→ TEXTO PROPORCIONADO:

Que las palabras se encuentren

Obra de Marcos Beccari

La tolerancia discursiva consiste en aceptar que todo argumento puede ser refutado por otro argumento sin que ninguna persona se sienta agredida por ello. Cuando hablo de argumentos me refiero a juicios deliberativos, a aquellos que dependen de la perspectiva personal de quien los desgrana. Hace unos días les recordaba a mis alumnas y alumnos de trece años algo que se nos olvida más veces de las deseadas. Cada vez que hacemos un uso público de nuestra opinión estamos simultáneamente admitiendo que nuestros interlocutores puedan refutarla. El derecho a réplica es un precepto de la deontología discursiva, así que también lo es el deber de facilitarlo a quien quiera acogerse a él. Pronunciarse en una conversación comporta contraer el deber cívico de que nuestra opinión pueda ser objetada por quienes consideren que atesoran argumentos que la pueden mejorar. Etimológicamente la palabra diálogo expresa esta circulación de palabras entre quienes las profieren con el afán de que sus pensamientos se toquen y se perfeccionen. Educarnos en el ejercicio crítico de las refutaciones estimula una imaginación predispuesta a otear el horizonte y alumbrar alternativas. Al alumnado le comenté entusiasmadamente que aceptar sin enojo ni malestar alguno que nos rebatan es una conquista civilizatoria que aúpa a un estadio superior nuestra filiación a la humanidad. 

Dos grandes motivos validan esta idea. El primero es que sobre cuestiones que solicitan ser deliberadas nadie está en posesión de una verdad que haría innecesaria la escucha de otros argumentos, que serían catalogados de falsos o erróneos incluso antes de ser recepcionados. El segundo motivo que debería enorgullecernos es que el hecho de construir el espacio común de la palabra nos señala como animales lingüísticos, pero sobre todo como inteligentes animales políticos. Existe mucho emborronamiento en torno a qué es la política, o la jibarizamos y la perimetramos al dominio de las enconadas disputas de los partidos políticos y sus representantes electos. La política es el conjunto de deliberaciones nacidas en torno a cómo organizar la convivencia, elegir las opciones más idóneas y finalmente trasladarlas a la acción para que permeen en la vida ciudadana. En este proceso resulta insorteable darle absoluta centralidad a la circulación de la palabra. Conviene recordar que las palabras nos sacan a un afuera para compartir lo que ocurre en nuestro adentro, pero sobre todo apuntalan un espacio intersubjetivo frecuentemente asentado en ambigüedades y ambivalencias que a todas las personas nos atañe problematizar, compartir y dirimir. Es en ese lugar empalabrado en donde se pueden armonizar las discrepancias con argumentos en vez de agredir los cuerpos con el propósito de subyugar a las personas y obtener su obediencia.

→ DATOS PROPORCIONADOS:
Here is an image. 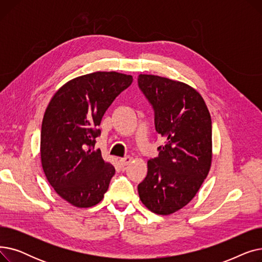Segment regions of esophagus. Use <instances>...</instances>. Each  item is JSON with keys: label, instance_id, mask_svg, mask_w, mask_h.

--

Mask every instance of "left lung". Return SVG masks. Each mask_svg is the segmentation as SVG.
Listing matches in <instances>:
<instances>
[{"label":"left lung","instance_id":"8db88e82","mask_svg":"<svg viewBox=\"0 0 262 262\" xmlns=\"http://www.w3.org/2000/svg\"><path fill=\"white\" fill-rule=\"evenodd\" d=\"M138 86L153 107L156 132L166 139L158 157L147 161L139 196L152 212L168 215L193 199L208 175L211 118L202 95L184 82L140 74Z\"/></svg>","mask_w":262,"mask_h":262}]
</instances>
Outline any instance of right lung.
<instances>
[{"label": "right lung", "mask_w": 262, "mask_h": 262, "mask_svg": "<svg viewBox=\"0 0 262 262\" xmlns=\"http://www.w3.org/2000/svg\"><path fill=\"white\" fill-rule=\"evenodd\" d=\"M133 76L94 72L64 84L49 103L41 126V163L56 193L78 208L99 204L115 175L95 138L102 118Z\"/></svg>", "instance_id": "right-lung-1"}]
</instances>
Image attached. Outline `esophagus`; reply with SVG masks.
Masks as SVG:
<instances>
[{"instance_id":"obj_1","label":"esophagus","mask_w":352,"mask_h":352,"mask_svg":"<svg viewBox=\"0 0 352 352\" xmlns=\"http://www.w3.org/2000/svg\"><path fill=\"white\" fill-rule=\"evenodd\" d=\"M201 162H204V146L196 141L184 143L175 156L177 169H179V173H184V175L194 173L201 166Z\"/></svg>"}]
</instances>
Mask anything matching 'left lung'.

→ EJERCICIOS:
a. Por favor, resume en forma de lista el párrafo del texto sobre la tolerancia discursiva que empieza con «Dos grandes motivos validan esta idea» y conserva sus datos principales.
b. Retoma el texto sobre la tolerancia discursiva y continúalo a partir de su última oración.

→ RESULTADOS:
a.
- Dos motivos validan la idea.
- Primer motivo: en las cuestiones que deben deliberarse nadie posee una verdad que vuelva innecesario escuchar otros argumentos.
- Segundo motivo: construir el espacio común de la palabra nos señala como animales lingüísticos y, sobre todo, como animales políticos.
- La política suele confundirse o reducirse a las disputas entre partidos y sus representantes electos.
- En realidad es el conjunto de deliberaciones sobre cómo organizar la convivencia, elegir las opciones más idóneas y llevarlas a la acción en la vida ciudadana.
- En ese proceso la circulación de la palabra debe ocupar un lugar central.
- Las palabras comparten hacia afuera lo que ocurre dentro de cada persona y sostienen un espacio intersubjetivo, a menudo ambiguo, que a todos nos toca problematizar, compartir y dirimir.
- En ese espacio las discrepancias se armonizan con argumentos en lugar de agredir los cuerpos para someter a las personas y obtener su obediencia.

b.
Luego pregunté a la clase qué le parecía la idea de que se peleen las palabras para que no se peleen las personas. La totalidad estaba de acuerdo en que una pelea de palabras es mil veces más deseable que una pelea entre personas. Sin embargo, una niña levantó el brazo y mostró una vacilante disconformidad. «Creo que si las palabras se pelean, puede ocurrir que las personas también acaben peleándose». Otra niña cayó en la cuenta y precisó: «Claro, si las palabras se dan puñetazos, es fácil que pasen a dárselos las personas». No pude por menos de elogiar la sagacidad de ambas alumnas y pedí a la clase que les diéramos un merecido aplauso. Todavía resonaba la salva de palmas cuando lancé una interrogación. «¿Y qué podemos hacer para que las palabras no se peleen?» Ayudé a la contestación diciéndoles que pensaran en las palabras como si fueran sus mejores amigas. Frente a la inamovilidad imaginativa de los adultos, la inventiva infantil es ubérrima. De todos lados brotaban propuestas. Que se abracen. Que se rían. Que se acaricien. Que se corrijan, pero con educación y respeto. Que jueguen. Que se escuchen. Que bailen. Que dialoguen. Que se susurren cosas bonitas. Que vayan a ver el mar al atardecer. Que se ayuden mutuamente. Que se cojan de la mano y paseen tranquilamente. La constelación de propuestas se puede resumir en una afirmación. Que las palabras se encuentren para que las personas no se desencuentren.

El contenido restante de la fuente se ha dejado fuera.